That is why so many South Africans seem unable to understand one another. We are looking at the same country through completely different eyes.
Recently, many South Africans spoke passionately about digital nomads and foreign professionals pushing up rental prices and making homes in parts of Cape Town unaffordable.
That is a real concern.
But it also highlighted something else.
For many black South Africans, that is not the battle they are fighting.
Many families are not trying to buy property in the Atlantic Seaboard. They are trying to find their first job. They are trying to keep food on the table. They are trying to survive another month without falling further into debt.
Their reality is very different.
That is where the conversation about illegal immigration becomes impossible to ignore.
For years, government has failed to properly secure South Africa’s borders and consistently enforce immigration laws. Whether through weak border management, slow immigration processes or poor enforcement, the result is that many South Africans believe the problem has grown beyond government’s control.
The issue is not simply that people cross the border.
People cross the border because they are looking for opportunities. That is understandable. Anyone wanting a better life will naturally go where they believe opportunities exist.
The problem is what happens when government allows the situation to continue without proper management.

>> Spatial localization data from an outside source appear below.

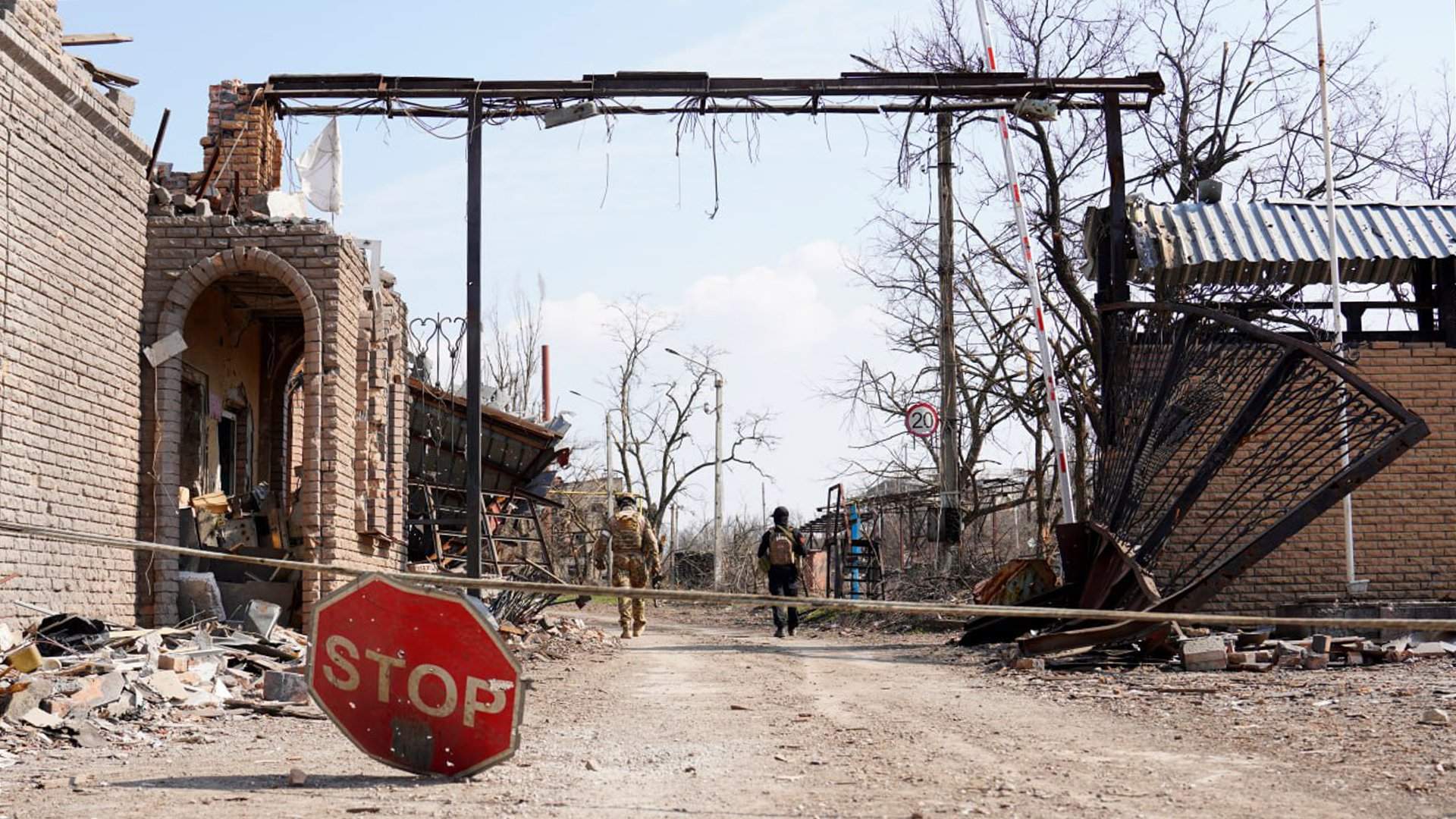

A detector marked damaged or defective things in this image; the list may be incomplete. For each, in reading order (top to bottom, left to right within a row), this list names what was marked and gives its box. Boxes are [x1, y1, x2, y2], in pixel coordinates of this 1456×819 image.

damaged brick building [2, 2, 410, 623]
rusted metal pole [466, 93, 483, 597]
rusty steel frame post [466, 93, 483, 597]
rusted metal pole [937, 112, 961, 568]
bent metal fence [961, 300, 1426, 650]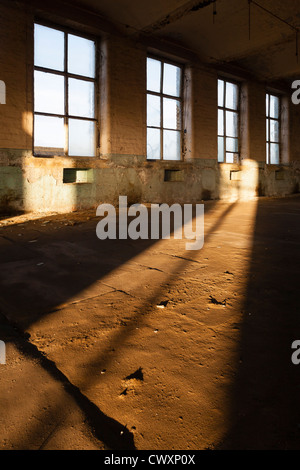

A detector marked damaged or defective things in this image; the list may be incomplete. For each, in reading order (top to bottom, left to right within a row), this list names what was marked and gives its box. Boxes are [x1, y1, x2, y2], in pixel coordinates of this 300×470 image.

cracked concrete floor [0, 196, 300, 450]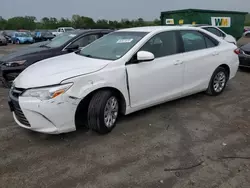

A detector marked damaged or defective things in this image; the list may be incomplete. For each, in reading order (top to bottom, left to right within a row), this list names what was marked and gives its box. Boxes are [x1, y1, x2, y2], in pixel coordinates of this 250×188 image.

damaged front bumper [9, 92, 80, 134]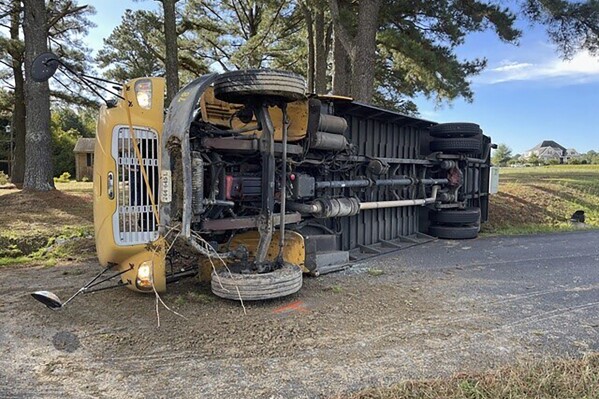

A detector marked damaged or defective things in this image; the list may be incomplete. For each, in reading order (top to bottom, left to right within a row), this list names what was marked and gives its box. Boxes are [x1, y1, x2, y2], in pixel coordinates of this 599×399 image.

overturned truck [92, 70, 492, 302]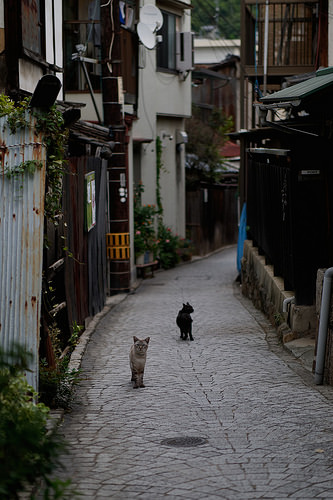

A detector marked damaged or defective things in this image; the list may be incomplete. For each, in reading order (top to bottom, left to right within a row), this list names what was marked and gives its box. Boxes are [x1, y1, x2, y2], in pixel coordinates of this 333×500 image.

rusty metal wall [0, 113, 46, 390]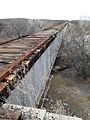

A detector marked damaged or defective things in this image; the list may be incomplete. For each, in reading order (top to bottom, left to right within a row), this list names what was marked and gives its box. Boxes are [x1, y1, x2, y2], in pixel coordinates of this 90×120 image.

rusted metal surface [0, 23, 66, 103]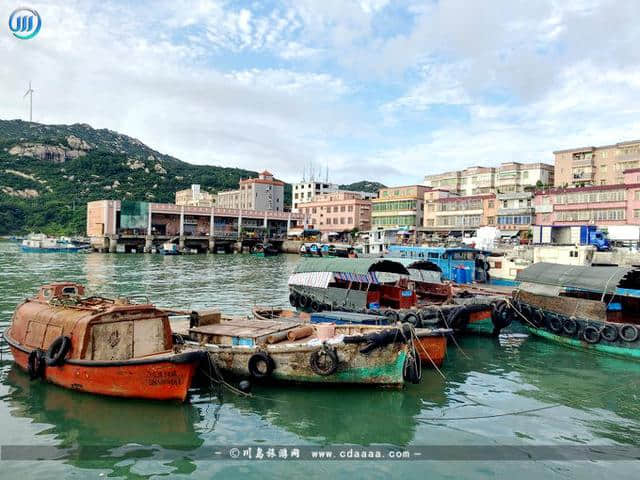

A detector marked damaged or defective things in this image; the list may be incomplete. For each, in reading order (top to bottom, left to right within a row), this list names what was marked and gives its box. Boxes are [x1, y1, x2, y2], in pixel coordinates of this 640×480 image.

rusty fishing boat [2, 284, 202, 404]
rusted metal hull [4, 330, 200, 402]
rusty fishing boat [176, 312, 424, 386]
rusted metal hull [192, 342, 408, 386]
rusty fishing boat [288, 258, 512, 334]
rusty fishing boat [510, 262, 640, 360]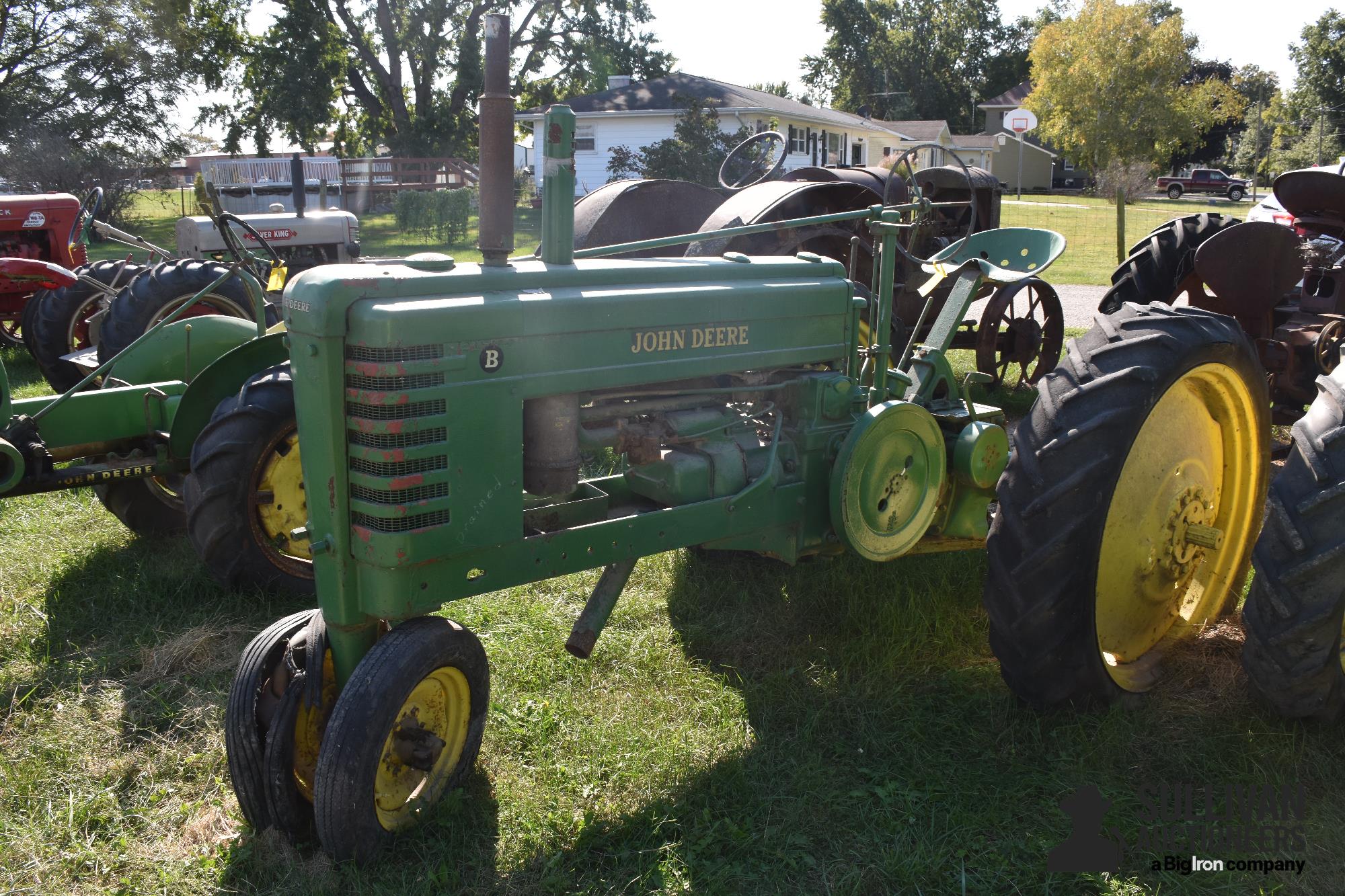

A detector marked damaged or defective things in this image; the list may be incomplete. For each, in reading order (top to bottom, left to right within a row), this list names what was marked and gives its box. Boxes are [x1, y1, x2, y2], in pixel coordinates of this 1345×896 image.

South Africa already has one of the highest unemployment rates in the world. Even before illegal immigration became a major political issue, millions of South Africans could not find work.
Now imagine a poor South African living in a township, with limited education, trying to compete for the same security guard, domestic work, construction, restaurant, farm or general labour job as someone who may be willing to work for less than the legal minimum wage because they are desperate for any income.
That creates pressure.
It places law-abiding employers at a disadvantage if competitors ignore labour laws.

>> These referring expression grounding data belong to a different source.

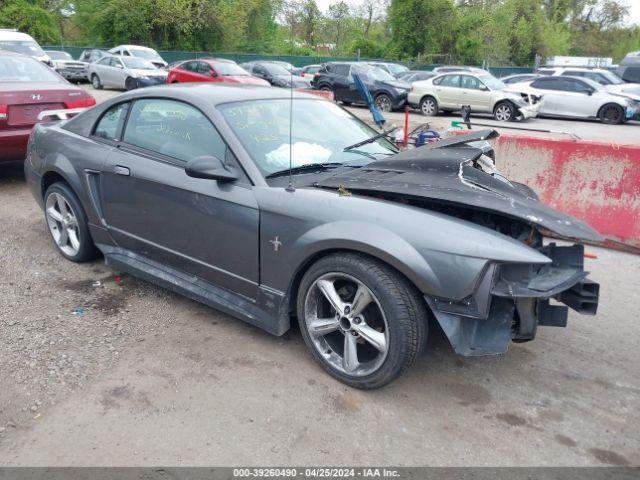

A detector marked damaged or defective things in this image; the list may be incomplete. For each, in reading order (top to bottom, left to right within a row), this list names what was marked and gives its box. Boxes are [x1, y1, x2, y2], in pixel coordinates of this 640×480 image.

damaged ford mustang [25, 84, 604, 388]
crumpled front hood [318, 141, 604, 242]
broken headlight area [424, 244, 600, 356]
crushed front bumper [424, 244, 600, 356]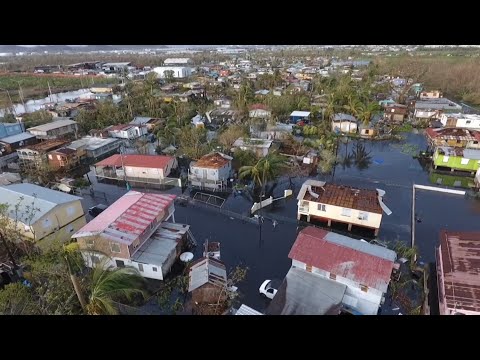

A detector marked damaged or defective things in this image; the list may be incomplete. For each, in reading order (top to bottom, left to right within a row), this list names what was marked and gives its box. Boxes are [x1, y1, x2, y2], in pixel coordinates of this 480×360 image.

rusty metal roof [194, 152, 233, 169]
rusty metal roof [72, 191, 175, 245]
rusty metal roof [304, 183, 382, 214]
rusty metal roof [288, 228, 394, 292]
damaged roof [286, 228, 396, 292]
rusty metal roof [438, 231, 480, 312]
damaged roof [440, 232, 480, 314]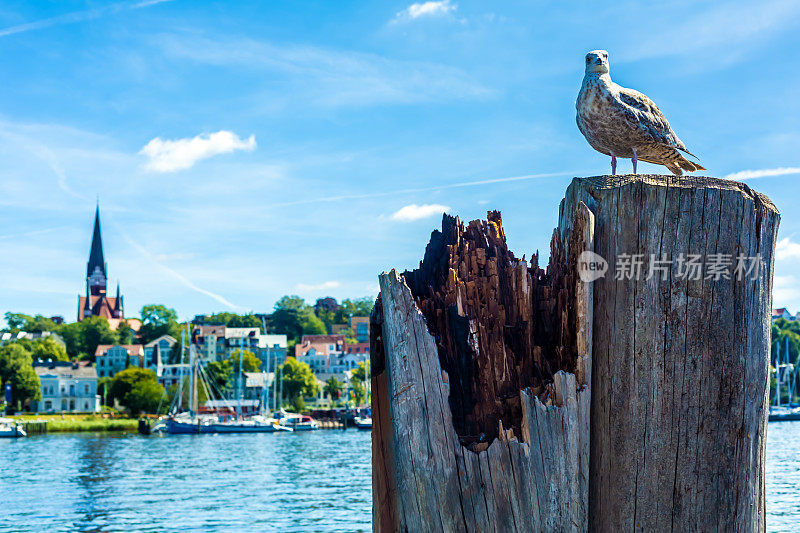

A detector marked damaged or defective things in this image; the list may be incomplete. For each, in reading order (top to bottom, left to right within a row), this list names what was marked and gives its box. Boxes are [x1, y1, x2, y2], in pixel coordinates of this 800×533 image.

It places South African workers in an even weaker bargaining position.
It also creates incentives for unethical employers to exploit vulnerable undocumented workers instead of complying with labour legislation.

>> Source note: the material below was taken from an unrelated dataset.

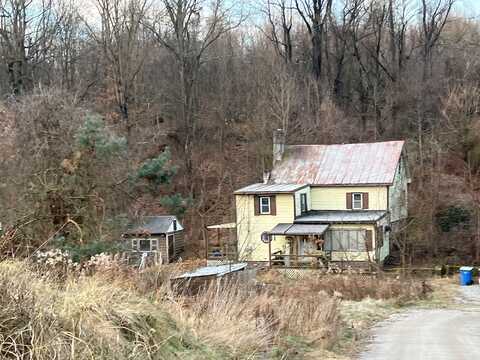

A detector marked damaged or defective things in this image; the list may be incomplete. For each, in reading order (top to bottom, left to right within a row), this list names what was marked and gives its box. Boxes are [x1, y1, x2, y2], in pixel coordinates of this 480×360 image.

rusty metal roof [270, 141, 404, 186]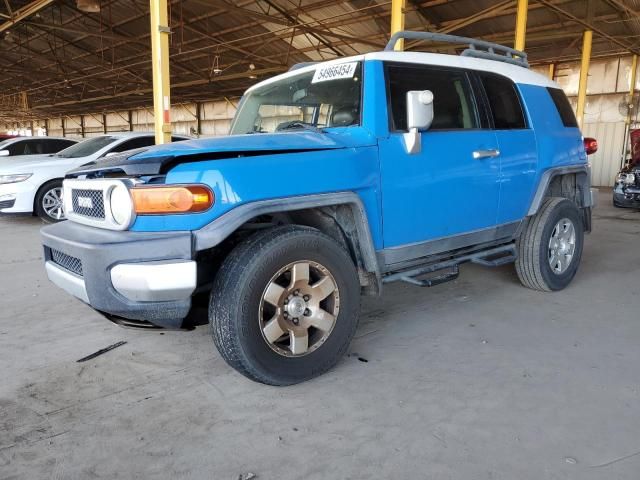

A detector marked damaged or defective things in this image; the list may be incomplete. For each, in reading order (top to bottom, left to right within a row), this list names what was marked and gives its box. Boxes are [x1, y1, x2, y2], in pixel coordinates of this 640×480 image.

The real winners are not poor South Africans or poor migrants.
The real winners are employers who exploit desperation and a government that has failed to enforce its own laws.
South Africa’s education system makes this even harder.
Many young people leave school without the skills employers are looking for. English proficiency also remains uneven because of deep inequalities in the education system and the legacy of apartheid. Many South Africans grow up learning primarily in their home language before entering an economy where English is often expected.
When jobs are already scarce, every additional barrier matters.
This is why so many South Africans feel ignored when they raise concerns about illegal immigration. They are not saying foreigners are responsible for every problem facing the country. They are saying that government has allowed an existing crisis to become even harder to manage.
A government that cannot control its borders cannot accurately plan for housing, healthcare, education, policing or infrastructure.
A government that does not enforce labour laws leaves both South African workers and undocumented migrants vulnerable to exploitation.
A government that ignores citizens’ concerns creates frustration that eventually spills over into anger.
South Africans should be able to have this conversation without immediately being labelled xenophobic.
It is possible to believe that every person deserves dignity while also believing that South Africa has the right and the responsibility to enforce its immigration laws.
Those two ideas are not contradictory.
They are both necessary for a country to function.
The saddest part of all is that ordinary South Africans continue fighting one another while politicians continue failing everyone.
Instead of asking who is suffering more, we should be asking why a country with so much potential has been allowed to deteriorate to this point.
Because until government starts governing, every community will continue believing that someone else has it better, while all of us slowly lose the South Africa we hoped to build.